*Fragmento dado*.
^^^^^^^^

[Ensayo] Alain Delon: El tiempo vencido por la belleza

Había nacido en 1935 en las barriadas de clase alta de Sceaux, en los Altos del Sena. Dado de baja con deshonor de la Marina francesa, pasó por numerosos y muy dispares trabajos hasta que lo descubre la actriz Brigitte Auber con quien visitó el Festival de Cannes.

Por Horacio Ramírez

Publicado el 18.8.2024

«Nacemos para poder morir».
Horacio Ramírez

Cuenta la leyenda islámica que cuando el enviado de Allah se presentó en la tienda de Mahoma para hacerle conocer las grandes verdades al profeta, éste, al levantarse, volcó una jarra con agua.

Tras recorrer las vastedades de los siete cielos, regresó a la Tierra sólo para descubrir que el agua todavía no había terminado de derramarse de la jarra.

^^^^^^^^

*Material reunido*.
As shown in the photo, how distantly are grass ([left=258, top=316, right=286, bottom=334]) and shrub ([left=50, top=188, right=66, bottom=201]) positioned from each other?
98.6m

^^^^^^^^

*Qué hacer*.
Contesta con datos del fragmento sobre Alain Delon:
1. ¿En qué año nació?
2. ¿Qué actriz lo descubre?
3. Según la leyenda islámica, ¿qué volcó el profeta al levantarse?

*Tu respuesta*.
1. En 1935.
2. Brigitte Auber.
3. Una jarra con agua.